1. Connect the board to your PC using the provided micro-B USB cable through the KitProg3 USB connector as follows:

   Figure 1. Connecting the CY8CKIT-040T kit with the PC

   

2. Program the board using one of the following:

   Using Eclipse IDE for ModusToolbox™ software

   1. Select the application Project in the Project Explorer.

   2. In the Quick Panel, scroll down, and click <Application Name> Program (KitProg3_MiniProg4).

   Using CLI

   From the terminal, execute the make program command to build and program the application using the default toolchain to the default target. The target and the toolchain is specified manually:

   make program TARGET=<BSP> TOOLCHAIN=<toolchain>
   

   Example:

   make program TARGET=CY8CKIT-040T TOOLCHAIN=GCC_ARM
   

3. After programming, the application starts automatically.

4. To test the application, slide your finger over the CAPSENSE™ touchpad and notice that LED1 and LED3 turn ON with green color when touched and turn OFF when the finger is lifted.

   • LED1 brightness increases when finger is moved from bottom to up, with bottom row having minimum and top row having maximum brightness.
   • LED3 brightness increases when finger is moved from left to right, with left column having minimum and right column having maximum brightness.

5. You can also monitor the CAPSENSE™ data using the CAPSENSE™ tuner application as follows:

   Monitor data using CAPSENSE™ tuner

   1. Open CAPSENSE™ Tuner from the tools section in the IDE Quick Panel.

      You can also run the CAPSENSE™ Tuner application in standalone mode from {ModusToolbox™ install directory}/ModusToolbox/tools_{version}/capsense-configurator/capsense-tuner. In this case, after opening the application, select File > Open and open the design.cycapsense file of the respective application, which is present in the {Application root directory}/bsps/TARGET_APP_<BSP-NAME>/config/ folder.

      See the ModusToolbox™ software user guide (locally available at ModusToolbox™ install directory}/docs_{version}/mtb_user_guide.pdf) for options to open the CAPSENSE™ Tuner application using the CLI.

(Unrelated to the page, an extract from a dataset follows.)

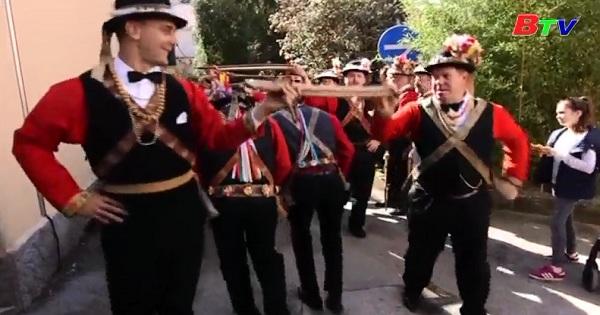 Croatia-Người dân chào đón lễ hội Carnival truyền thống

   2. Ensure the kit is in CMSIS-DAP bulk mode (KitProg3 status LED is ON and not blinking). See Firmware-loader to learn how to update the firmware and switch modes in KitProg3.

   3. In the tuner application, click on the Tuner Communication Setup icon or select Tools > Tuner Communication Setup. In the window, select the I2C checkbox under KitProg3 and configure as follows:

      • I2C address: 8
      • Sub-address: 2 bytes
      • Speed (kHz): 400

      These are the same values set in the EZI2C resource.

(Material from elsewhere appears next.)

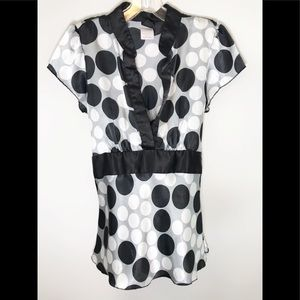 💕 Black, white and grey polka dot top💕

      Figure 2. Tuner communication setup parameters

      

   4. Click Connect or select Communication > Connect to establish a connection.

      Figure 3. Establish a connection

      

   5. Click Start or select Communication > Start to start data streaming from the device.

      Figure 4. Start tuner communication

      

      The Widget/Sensor parameters tab gets updated with the parameters configured in the CAPSENSE™ configurator window. The tuner displays the data from the sensor in the Widget View and Graph View tabs.

6. Set the Read Mode to the Synchronized mode. Under the Widget View tab, you can see the touchpad widget sensors highlighted when you touch it.

   Figure 5. Widget view of the CAPSENSE™ tuner

   

7. You can view the raw count, baseline, difference count for each sensor and also the touchpad position in the Graph View tab. For example, to view the sensor data for a single sensor in Touchpad, select Touchpad_Rx0_Tx0 under Touchpad.

   Figure 6. Graph view of the CAPSENSE™ tuner

   

8. The Touchpad View tab shows the heat map view and the finger movement can be visualized on the same.

   Figure 7. Touchpad view of the CAPSENSE™ Tuner

   

9. Observe the Widget/Sensor Parameters section in the CAPSENSE™ Tuner window. The compensation CDAC values for each touchpad sensor element calculated by the CAPSENSE™ resource is displayed as shown in Figure 7.

10. Verify that the SNR is greater than 5:1 by following the steps given in Stage 5 Tuning procedure.

The linearity of the position graph, non-reporting of false touches, and no discontinuity in the line drawing indicate a proper tuning.

Tuning procedure

The following steps explain the tuning procedure.

Note: See the "Selecting CAPSENSE™ hardware parameters" section in the PSoC™ 4 and PSoC™ 6 MCU CAPSENSE™ design guide to learn about the considerations for selecting each parameter values.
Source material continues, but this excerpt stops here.